_Task instructions:_
Straight copy, no pictures: transcribe each entry as it stands.

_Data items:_
··········

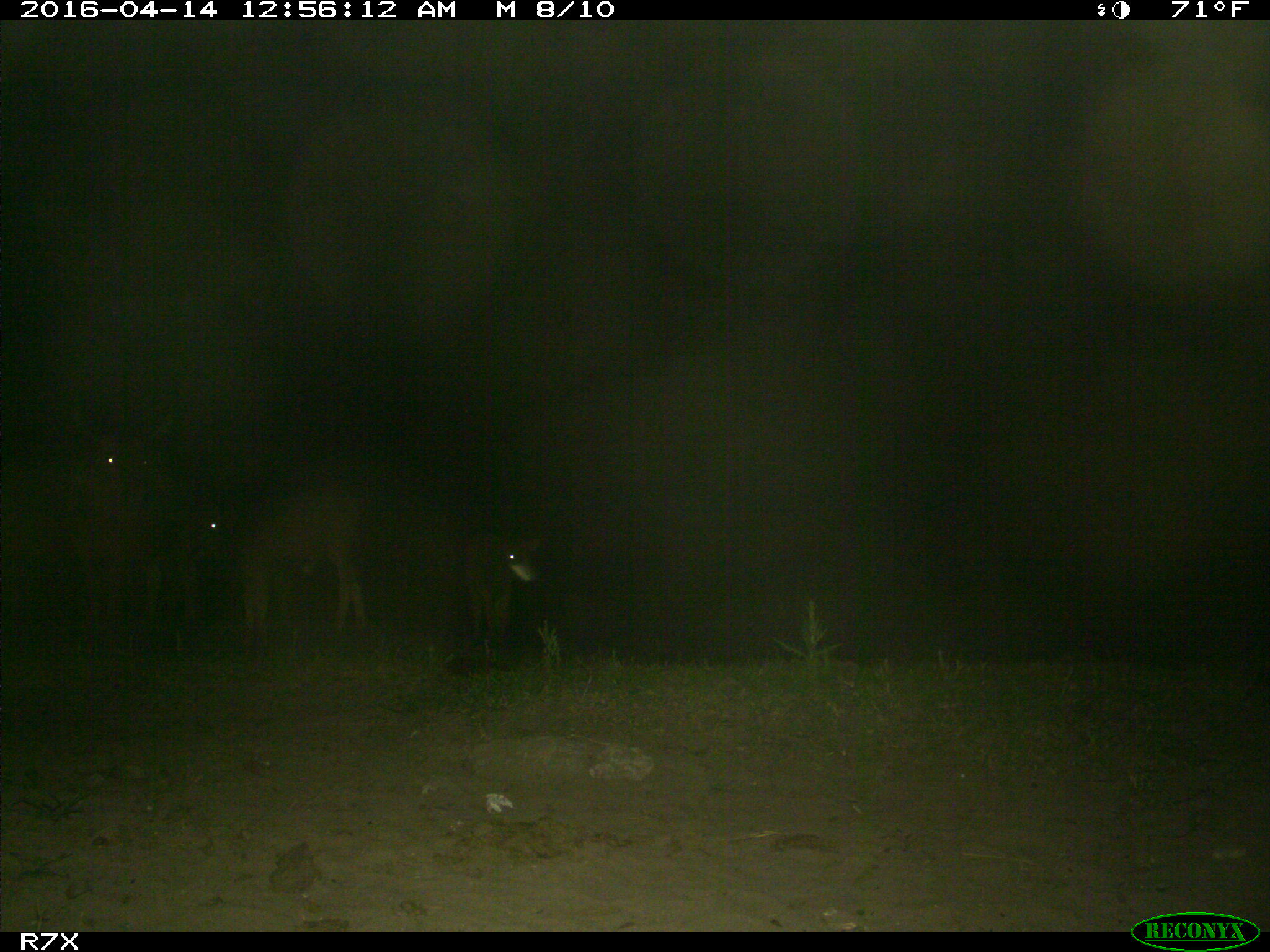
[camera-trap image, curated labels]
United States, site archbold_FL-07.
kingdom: Animalia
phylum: Chordata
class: Mammalia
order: Artiodactyla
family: Bovidae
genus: Bos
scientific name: Bos taurus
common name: domestic cow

··········

_Task result:_
[camera-trap image, curated labels]
United States, site archbold_FL-07.
kingdom: Animalia
phylum: Chordata
class: Mammalia
order: Artiodactyla
family: Bovidae
genus: Bos
scientific name: Bos taurus
common name: domestic cow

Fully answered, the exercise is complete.